My fantasy: a 40 year old goal keeper from Australia gets a trial with Manchester United. How the author keeps this believeable (just) is the real mystery. This is a read for a popular audience, but at 525 pages will take a few plane trips and you might want to start it before you head off. I couldn't put the bloody thing down and it kept me up for a few nights. Football, sex, violence, crime, intrigue, juicy characters and an underlying comedy of plot without any of it being a comedy. It's like the author dares you to drop your suspension of disbelief, deftly maintaining your interest as you repress, page after page, the urge to laugh at what must be his ultra-dry absurdist sense of humour. I can say no more without spoiling the journey. For me it was a hoot.
Craig Foster, Fozz on Football, Hardie Grant Books, Victoria, 2010.
Now Craig Foster is a freak. I mean it, and I am an authority. The man has a unique mental condition, a cross between Anthony Green (replacing political data with soccer data), Billy Graham (replacing black n white religious evangelism with black n white soccer evangelism) and Timothy Leary (replacing drug euphoria with soccer euphoria).

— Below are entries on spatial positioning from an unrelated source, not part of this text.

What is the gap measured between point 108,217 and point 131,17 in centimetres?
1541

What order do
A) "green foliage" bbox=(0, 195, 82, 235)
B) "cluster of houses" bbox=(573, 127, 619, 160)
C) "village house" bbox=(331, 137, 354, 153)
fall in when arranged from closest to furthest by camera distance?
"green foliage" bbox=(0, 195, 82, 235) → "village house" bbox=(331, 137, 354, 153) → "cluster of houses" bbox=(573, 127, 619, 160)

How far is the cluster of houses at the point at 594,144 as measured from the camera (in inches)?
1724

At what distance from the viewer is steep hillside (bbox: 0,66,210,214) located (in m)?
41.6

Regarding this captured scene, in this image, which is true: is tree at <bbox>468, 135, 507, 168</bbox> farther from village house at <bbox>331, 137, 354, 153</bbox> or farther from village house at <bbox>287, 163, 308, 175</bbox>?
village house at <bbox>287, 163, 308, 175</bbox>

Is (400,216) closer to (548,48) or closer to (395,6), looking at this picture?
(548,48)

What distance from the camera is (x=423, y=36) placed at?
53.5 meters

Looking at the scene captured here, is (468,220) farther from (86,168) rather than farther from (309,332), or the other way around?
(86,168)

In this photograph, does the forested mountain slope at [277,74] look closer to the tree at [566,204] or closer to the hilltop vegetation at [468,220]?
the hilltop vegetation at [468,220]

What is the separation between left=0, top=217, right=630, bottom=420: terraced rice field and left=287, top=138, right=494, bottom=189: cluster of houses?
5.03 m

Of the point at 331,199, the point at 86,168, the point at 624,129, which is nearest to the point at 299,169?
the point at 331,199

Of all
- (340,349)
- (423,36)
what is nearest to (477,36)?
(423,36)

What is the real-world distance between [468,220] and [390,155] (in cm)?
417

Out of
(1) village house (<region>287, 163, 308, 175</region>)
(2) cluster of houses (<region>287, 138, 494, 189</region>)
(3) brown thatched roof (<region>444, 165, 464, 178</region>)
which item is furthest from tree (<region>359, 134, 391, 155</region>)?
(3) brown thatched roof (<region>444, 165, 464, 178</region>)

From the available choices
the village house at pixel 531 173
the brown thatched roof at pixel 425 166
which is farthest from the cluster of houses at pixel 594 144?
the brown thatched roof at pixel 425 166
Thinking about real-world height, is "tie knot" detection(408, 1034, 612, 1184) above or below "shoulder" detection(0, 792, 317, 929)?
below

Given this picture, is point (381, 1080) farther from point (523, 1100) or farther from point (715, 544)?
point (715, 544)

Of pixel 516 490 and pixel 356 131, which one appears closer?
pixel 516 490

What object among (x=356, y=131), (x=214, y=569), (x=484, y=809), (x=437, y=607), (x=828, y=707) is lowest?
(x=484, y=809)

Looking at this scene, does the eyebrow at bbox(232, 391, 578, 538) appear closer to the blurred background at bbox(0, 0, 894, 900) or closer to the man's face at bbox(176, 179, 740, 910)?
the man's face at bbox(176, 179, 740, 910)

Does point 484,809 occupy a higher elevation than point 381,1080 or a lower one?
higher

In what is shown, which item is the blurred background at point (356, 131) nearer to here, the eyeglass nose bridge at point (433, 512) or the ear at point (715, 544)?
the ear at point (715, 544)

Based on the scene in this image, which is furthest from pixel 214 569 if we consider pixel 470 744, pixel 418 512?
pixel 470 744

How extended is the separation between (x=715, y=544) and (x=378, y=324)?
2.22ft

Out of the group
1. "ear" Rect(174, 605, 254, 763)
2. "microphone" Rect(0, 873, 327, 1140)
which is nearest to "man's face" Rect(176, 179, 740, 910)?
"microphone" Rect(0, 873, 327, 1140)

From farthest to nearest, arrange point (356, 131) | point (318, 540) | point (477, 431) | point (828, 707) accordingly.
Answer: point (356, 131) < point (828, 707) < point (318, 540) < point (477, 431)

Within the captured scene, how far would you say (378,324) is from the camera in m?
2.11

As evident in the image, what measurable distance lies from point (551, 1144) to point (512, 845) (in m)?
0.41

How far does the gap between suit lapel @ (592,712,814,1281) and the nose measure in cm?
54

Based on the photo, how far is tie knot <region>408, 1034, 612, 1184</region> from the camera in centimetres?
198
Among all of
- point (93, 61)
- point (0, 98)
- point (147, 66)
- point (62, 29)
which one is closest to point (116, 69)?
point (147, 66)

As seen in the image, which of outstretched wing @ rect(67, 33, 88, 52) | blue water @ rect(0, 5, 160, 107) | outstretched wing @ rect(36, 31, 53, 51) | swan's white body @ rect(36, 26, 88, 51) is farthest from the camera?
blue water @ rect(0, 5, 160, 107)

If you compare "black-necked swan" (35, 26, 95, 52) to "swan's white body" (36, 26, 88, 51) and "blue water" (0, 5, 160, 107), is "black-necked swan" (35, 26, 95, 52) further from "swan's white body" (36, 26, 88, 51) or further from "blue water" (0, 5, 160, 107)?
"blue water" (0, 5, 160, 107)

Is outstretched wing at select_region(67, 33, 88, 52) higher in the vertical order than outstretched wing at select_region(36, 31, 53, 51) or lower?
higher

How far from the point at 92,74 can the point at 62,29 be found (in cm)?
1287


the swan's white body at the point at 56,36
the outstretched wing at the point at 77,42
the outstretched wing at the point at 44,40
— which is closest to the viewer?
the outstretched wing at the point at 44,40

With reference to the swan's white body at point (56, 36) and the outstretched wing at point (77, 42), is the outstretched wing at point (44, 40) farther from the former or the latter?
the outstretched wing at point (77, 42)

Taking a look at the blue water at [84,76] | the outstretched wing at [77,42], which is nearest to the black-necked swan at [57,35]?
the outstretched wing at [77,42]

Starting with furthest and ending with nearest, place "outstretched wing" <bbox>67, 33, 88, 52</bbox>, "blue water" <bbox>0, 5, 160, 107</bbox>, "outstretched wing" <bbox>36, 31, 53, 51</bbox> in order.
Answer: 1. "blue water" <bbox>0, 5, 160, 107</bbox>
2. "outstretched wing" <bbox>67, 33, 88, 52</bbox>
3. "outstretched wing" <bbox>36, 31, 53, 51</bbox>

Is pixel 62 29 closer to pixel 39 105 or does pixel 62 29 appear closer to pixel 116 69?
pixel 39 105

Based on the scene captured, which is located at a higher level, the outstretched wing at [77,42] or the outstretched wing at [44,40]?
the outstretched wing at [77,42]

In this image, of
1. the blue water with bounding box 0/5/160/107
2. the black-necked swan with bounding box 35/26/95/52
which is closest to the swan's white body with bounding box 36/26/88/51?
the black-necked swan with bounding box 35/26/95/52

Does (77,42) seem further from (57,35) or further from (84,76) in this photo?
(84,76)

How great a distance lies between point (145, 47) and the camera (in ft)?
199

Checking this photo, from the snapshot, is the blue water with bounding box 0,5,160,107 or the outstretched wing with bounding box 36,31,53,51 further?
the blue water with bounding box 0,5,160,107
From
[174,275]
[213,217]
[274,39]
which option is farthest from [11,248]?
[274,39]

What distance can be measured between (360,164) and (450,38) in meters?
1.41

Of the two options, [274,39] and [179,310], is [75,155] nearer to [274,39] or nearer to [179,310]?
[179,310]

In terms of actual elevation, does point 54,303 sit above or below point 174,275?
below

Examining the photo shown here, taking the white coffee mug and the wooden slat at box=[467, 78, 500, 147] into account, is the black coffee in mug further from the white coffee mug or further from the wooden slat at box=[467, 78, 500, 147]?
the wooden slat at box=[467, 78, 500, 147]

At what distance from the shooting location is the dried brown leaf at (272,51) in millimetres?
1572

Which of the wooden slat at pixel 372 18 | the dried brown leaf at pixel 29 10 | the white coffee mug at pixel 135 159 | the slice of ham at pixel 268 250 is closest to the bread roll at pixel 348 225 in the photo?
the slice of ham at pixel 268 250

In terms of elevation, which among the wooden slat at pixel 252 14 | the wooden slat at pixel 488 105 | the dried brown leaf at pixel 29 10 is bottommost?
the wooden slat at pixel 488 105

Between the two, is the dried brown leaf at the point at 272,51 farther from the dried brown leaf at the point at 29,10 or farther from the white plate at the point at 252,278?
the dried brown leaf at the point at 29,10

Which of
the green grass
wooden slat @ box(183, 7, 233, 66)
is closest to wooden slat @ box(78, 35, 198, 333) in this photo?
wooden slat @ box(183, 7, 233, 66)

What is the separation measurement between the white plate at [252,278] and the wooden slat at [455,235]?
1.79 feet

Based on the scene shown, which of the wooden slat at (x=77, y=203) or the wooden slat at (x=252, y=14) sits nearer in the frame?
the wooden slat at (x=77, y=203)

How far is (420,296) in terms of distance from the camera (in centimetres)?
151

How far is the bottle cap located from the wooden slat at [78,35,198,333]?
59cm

I must immediately point out that Craig would never use the word 'soccer' as loosely as I am doing so for it is the wrong word. AFL for him is not 'football' at all, despite the fact, easily verifiable, that everyone calls it that. I've written about this absurdity elsewhere (ok, twice) so I won't go on about that. Suffice to say that I couldn't care less what you call the game and that 'soccer' seems a useful term in a media environment with multiple football codes.
Anyway the first four or five chapters were hilarious for their relentless polemical passion, replete with exageration, hyperbole, the rampant overuse of superlatives, blind contradiction and a happy smattering of fascinating football anecdotes that you would be better off picking up from Simon Kuper's excellent books. The chapters are really short essays of five or six pages each, which made it an excellent bedside book, but honestly, I nearly put it down and reviewed it as crap without continuing.
I'm very glad I didn't do that.
To get the unique gift that Craig Foster has to offer you have to see past Timothy Leary and Billy Graham and get to Anthony Green. It's when Foster got to his detailed raves about what good football is that I started concentrating because I realised I was learning a lot very quickly. His essays on the system, on space, on speed, on the touch each show us things we can watch for, ways we can watch the game. It's no secret that the intricacies of the soccer game fascinate the eff out of me, and Fozzie describes each aspect with the deeply considered understanding that only an obsessive nutjob can truly attain.
Anyway the book is still by my bed and I'm only half way through it. I do need something for the plane you know?
All of these books seem to be available in regular bookshops, but I don't have them in my own bookshop, because it's second hand. There's not many soccer books in my bookshop unfortunately (Archives Fine Books, 40 Charlotte St, Brisbane), because I've hoarded them all.